Could anyone help me with this

$x = 1 + \cos t$, $y = −2 + \sin t$, $π ≤ t ≤ 2π$;

$x = t$, $y = −2 −\sqrt{2t − t^2}$, $0 ≤ t ≤ 2$

For the following parametric equations, how do I determine whether they both represent the same curve? And how to represent the curve in a single equation? What I did is to sub in the value of x and y from both equations to find the value of t, but i don't know how to proceed.

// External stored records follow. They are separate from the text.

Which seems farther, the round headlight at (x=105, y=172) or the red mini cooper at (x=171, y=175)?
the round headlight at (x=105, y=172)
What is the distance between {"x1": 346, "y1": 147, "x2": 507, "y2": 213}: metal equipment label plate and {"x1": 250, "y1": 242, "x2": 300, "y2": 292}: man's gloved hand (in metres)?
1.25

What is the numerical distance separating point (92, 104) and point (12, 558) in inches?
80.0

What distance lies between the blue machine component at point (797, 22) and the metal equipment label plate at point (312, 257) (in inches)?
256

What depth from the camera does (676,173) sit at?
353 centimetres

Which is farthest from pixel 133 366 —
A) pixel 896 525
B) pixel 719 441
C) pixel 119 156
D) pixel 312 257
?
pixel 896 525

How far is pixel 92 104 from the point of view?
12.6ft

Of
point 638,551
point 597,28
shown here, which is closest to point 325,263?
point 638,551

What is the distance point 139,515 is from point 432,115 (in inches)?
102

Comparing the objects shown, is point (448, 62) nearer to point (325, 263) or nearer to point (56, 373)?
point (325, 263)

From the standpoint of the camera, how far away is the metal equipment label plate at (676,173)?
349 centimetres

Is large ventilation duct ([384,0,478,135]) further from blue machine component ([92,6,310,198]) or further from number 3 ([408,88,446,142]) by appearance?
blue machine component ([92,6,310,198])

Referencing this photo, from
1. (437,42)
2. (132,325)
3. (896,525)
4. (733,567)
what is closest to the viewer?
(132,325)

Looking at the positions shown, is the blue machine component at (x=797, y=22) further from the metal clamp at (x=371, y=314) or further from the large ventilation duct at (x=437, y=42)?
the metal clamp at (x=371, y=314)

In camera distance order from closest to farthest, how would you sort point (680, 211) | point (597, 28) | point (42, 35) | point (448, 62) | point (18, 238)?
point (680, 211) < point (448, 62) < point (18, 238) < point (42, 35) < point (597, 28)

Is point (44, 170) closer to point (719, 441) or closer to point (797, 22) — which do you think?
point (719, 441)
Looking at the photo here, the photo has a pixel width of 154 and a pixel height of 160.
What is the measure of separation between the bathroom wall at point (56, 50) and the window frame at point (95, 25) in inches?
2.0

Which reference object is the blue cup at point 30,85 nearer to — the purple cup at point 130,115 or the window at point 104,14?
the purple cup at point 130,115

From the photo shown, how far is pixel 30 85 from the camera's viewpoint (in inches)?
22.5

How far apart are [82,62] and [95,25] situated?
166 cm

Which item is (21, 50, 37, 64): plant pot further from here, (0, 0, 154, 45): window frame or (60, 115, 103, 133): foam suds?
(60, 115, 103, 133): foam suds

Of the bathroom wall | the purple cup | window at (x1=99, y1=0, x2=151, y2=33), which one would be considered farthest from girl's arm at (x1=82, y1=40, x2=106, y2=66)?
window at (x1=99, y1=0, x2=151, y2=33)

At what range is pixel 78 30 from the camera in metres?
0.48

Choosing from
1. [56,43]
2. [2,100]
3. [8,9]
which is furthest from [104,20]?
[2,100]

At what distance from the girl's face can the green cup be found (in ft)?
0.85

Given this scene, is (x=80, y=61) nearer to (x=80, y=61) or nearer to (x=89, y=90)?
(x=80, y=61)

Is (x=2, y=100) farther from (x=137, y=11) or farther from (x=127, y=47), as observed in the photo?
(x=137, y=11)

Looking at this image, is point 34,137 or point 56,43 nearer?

Or should i draw the curve out and check whether it is the same curve?

## Best Answer

$x = 1 + \cos t, \ \ \ y = −2 + \sin t, \ \ \ \pi \leq t \leq 2 \pi$:

$$(x-1)^2+(y+2)^2=(1 + \cos t-1)^2+(−2 + \sin t+2)^2=\cos^2 t+\sin^2 t=1 \\ \Rightarrow (x-1)^2+(y+2)^2=1$$

$x = t, \ \ \ y = −2 −\sqrt{2t − t^2}, \ \ \ 0 \leq t \leq 2$:

$$(x-1)^2+(y+2)^2=(t-1)^2+(−2 −\sqrt{2t − t^2}+2)^2=t^2-2t+1+2t-t^2=1 \\ \Rightarrow (x-1)^2+(y+2)^2=1$$

Therefore, the parametric equations represent the same curve.